Gli stessi manghi e la stessa Volkswagen Combi su cui Gabriel giocava con gli amici, lo stesso patto di sangue che Gaby ha fatto con Gino: una noia apparente dietro cui si cela una gioia ineguagliabile.

Gaël però non si limita a rivivere la sua memorabile infanzia ma denuncia anche la difficoltà di un Metìs, il cui colore della pelle non trova un posto nella prestabilita dicotomia bianco-nero:

La race humaine un clébard marquant son territoire
Gueulant l’appartenance à son département, ni blanc ni noir
J’étais en recherche chromatique
Mais le métis n’a pas sa place dans un monde dichotomique
Donc c’est dit c’est dit je suis noir dans ce pays
C’est pas moi qui l’ai voulu je l’ai vu dans le regard d’autrui
C’est comme ça, laisse-les chanter nos mélanges de couleur
Laisse-les parler de diversité, de France black, blanc, beur
On serait tous métis, le reste c’est de la bêtise
Voilà que j’ironise sur ce que les artisans de la paix disent
J’ai pas de frontière, j’ai pas de race
Je suis chez moi partout sans être jamais à ma vraie place
Mon seul pays c’est moi, mon seul amour c’est toi
Toi l’autre différent mais au fond si proche de moi
Quand deux fleuves se rencontrent
Ils n’en forment plus qu’un et par fusion nos cultures deviennent indistinctes
Elles s’imbriquent et s’encastrent pour ne former qu’un bloc d’humanité debout sur un socle. 

Si sente a casa ovunque senza mai essere nel suo vero posto, ed è questo che esprime nelle sue canzoni, l’amore incondizionato per la sua Africa e per la sua Parigi, che pur facendolo sentire scisso irrimediabilmente tra due realtà inconciliabili, l’hanno plasmato e lo hanno rose quello che è, un’artista poliedrico con una fenomenale sensibilità che racconta in svariate forme il suo eterno viaggio ”depuis mes sources du Nil jusqu’en haut de la tour Eiffel”. [3]

Note:

[1] ”La mia lucciola nel mio girovagare europeo”.

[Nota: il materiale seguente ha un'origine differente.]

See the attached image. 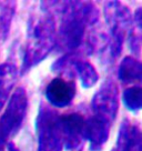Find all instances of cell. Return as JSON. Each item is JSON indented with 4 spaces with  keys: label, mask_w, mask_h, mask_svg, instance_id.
<instances>
[{
    "label": "cell",
    "mask_w": 142,
    "mask_h": 151,
    "mask_svg": "<svg viewBox=\"0 0 142 151\" xmlns=\"http://www.w3.org/2000/svg\"><path fill=\"white\" fill-rule=\"evenodd\" d=\"M76 89L71 81H67L63 78H55L47 87L48 100L57 107H65L70 104Z\"/></svg>",
    "instance_id": "6da1fadb"
}]
</instances>
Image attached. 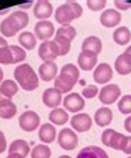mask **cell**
I'll return each instance as SVG.
<instances>
[{
    "instance_id": "cell-23",
    "label": "cell",
    "mask_w": 131,
    "mask_h": 158,
    "mask_svg": "<svg viewBox=\"0 0 131 158\" xmlns=\"http://www.w3.org/2000/svg\"><path fill=\"white\" fill-rule=\"evenodd\" d=\"M77 158H109L107 152L103 148L96 146H88L84 147L77 154Z\"/></svg>"
},
{
    "instance_id": "cell-39",
    "label": "cell",
    "mask_w": 131,
    "mask_h": 158,
    "mask_svg": "<svg viewBox=\"0 0 131 158\" xmlns=\"http://www.w3.org/2000/svg\"><path fill=\"white\" fill-rule=\"evenodd\" d=\"M123 152H125L127 155H131V136H127V137H125V143H124V147H123Z\"/></svg>"
},
{
    "instance_id": "cell-33",
    "label": "cell",
    "mask_w": 131,
    "mask_h": 158,
    "mask_svg": "<svg viewBox=\"0 0 131 158\" xmlns=\"http://www.w3.org/2000/svg\"><path fill=\"white\" fill-rule=\"evenodd\" d=\"M117 109L121 112L123 115H131V95H123L117 102Z\"/></svg>"
},
{
    "instance_id": "cell-47",
    "label": "cell",
    "mask_w": 131,
    "mask_h": 158,
    "mask_svg": "<svg viewBox=\"0 0 131 158\" xmlns=\"http://www.w3.org/2000/svg\"><path fill=\"white\" fill-rule=\"evenodd\" d=\"M6 11H7V10H0V15H3V14H6Z\"/></svg>"
},
{
    "instance_id": "cell-48",
    "label": "cell",
    "mask_w": 131,
    "mask_h": 158,
    "mask_svg": "<svg viewBox=\"0 0 131 158\" xmlns=\"http://www.w3.org/2000/svg\"><path fill=\"white\" fill-rule=\"evenodd\" d=\"M59 158H71V157H70V155H60Z\"/></svg>"
},
{
    "instance_id": "cell-25",
    "label": "cell",
    "mask_w": 131,
    "mask_h": 158,
    "mask_svg": "<svg viewBox=\"0 0 131 158\" xmlns=\"http://www.w3.org/2000/svg\"><path fill=\"white\" fill-rule=\"evenodd\" d=\"M113 41L116 42L117 45H121V46L128 45V42L131 41V31H130V28L124 27V25L117 27L116 30H114V32H113Z\"/></svg>"
},
{
    "instance_id": "cell-27",
    "label": "cell",
    "mask_w": 131,
    "mask_h": 158,
    "mask_svg": "<svg viewBox=\"0 0 131 158\" xmlns=\"http://www.w3.org/2000/svg\"><path fill=\"white\" fill-rule=\"evenodd\" d=\"M17 114V106L11 99H4L0 104V118L2 119H11Z\"/></svg>"
},
{
    "instance_id": "cell-1",
    "label": "cell",
    "mask_w": 131,
    "mask_h": 158,
    "mask_svg": "<svg viewBox=\"0 0 131 158\" xmlns=\"http://www.w3.org/2000/svg\"><path fill=\"white\" fill-rule=\"evenodd\" d=\"M80 80V69L73 63H67L60 69L59 76L54 80V88L62 94H70Z\"/></svg>"
},
{
    "instance_id": "cell-15",
    "label": "cell",
    "mask_w": 131,
    "mask_h": 158,
    "mask_svg": "<svg viewBox=\"0 0 131 158\" xmlns=\"http://www.w3.org/2000/svg\"><path fill=\"white\" fill-rule=\"evenodd\" d=\"M38 76L43 81H54L59 76V67L56 62H42V64L39 66Z\"/></svg>"
},
{
    "instance_id": "cell-45",
    "label": "cell",
    "mask_w": 131,
    "mask_h": 158,
    "mask_svg": "<svg viewBox=\"0 0 131 158\" xmlns=\"http://www.w3.org/2000/svg\"><path fill=\"white\" fill-rule=\"evenodd\" d=\"M4 99H10V98H6V97H4V95H3V94L0 93V104H2V102H3V101H4Z\"/></svg>"
},
{
    "instance_id": "cell-37",
    "label": "cell",
    "mask_w": 131,
    "mask_h": 158,
    "mask_svg": "<svg viewBox=\"0 0 131 158\" xmlns=\"http://www.w3.org/2000/svg\"><path fill=\"white\" fill-rule=\"evenodd\" d=\"M7 148H9V147H7V140H6V136H4V133H3V131L0 130V154H2V152H4Z\"/></svg>"
},
{
    "instance_id": "cell-40",
    "label": "cell",
    "mask_w": 131,
    "mask_h": 158,
    "mask_svg": "<svg viewBox=\"0 0 131 158\" xmlns=\"http://www.w3.org/2000/svg\"><path fill=\"white\" fill-rule=\"evenodd\" d=\"M124 129L128 131V133H131V115H128L127 119L124 120Z\"/></svg>"
},
{
    "instance_id": "cell-9",
    "label": "cell",
    "mask_w": 131,
    "mask_h": 158,
    "mask_svg": "<svg viewBox=\"0 0 131 158\" xmlns=\"http://www.w3.org/2000/svg\"><path fill=\"white\" fill-rule=\"evenodd\" d=\"M63 106L67 112L71 114H78L85 108V99L82 98V95L78 93H70L63 98Z\"/></svg>"
},
{
    "instance_id": "cell-19",
    "label": "cell",
    "mask_w": 131,
    "mask_h": 158,
    "mask_svg": "<svg viewBox=\"0 0 131 158\" xmlns=\"http://www.w3.org/2000/svg\"><path fill=\"white\" fill-rule=\"evenodd\" d=\"M57 139V131L54 125L52 123H43L39 126V140L43 144H50Z\"/></svg>"
},
{
    "instance_id": "cell-46",
    "label": "cell",
    "mask_w": 131,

[2] ”I nostri giochi sono spesso polverosi sotto un sole cocente e ardente / le escursioni cavalleresche, i patti di sangue /… / e in assenza della mela d’oro tradisco dio con i manghi / … / windsurf sul tetto di una Volkswagen Combi”.

[3] ”Dalle mie fonti sul Nilo alla cima della Torre Eiffel”.

Roberta Gaggero
Ligure trapiantata a Milano. Dimentico sempre la luce accesa, puccio i biscotti nella spremuta d’arancia e non so scrivere le bio. Mentre cerco di capire chi sono bevo birra e parlo di poesia.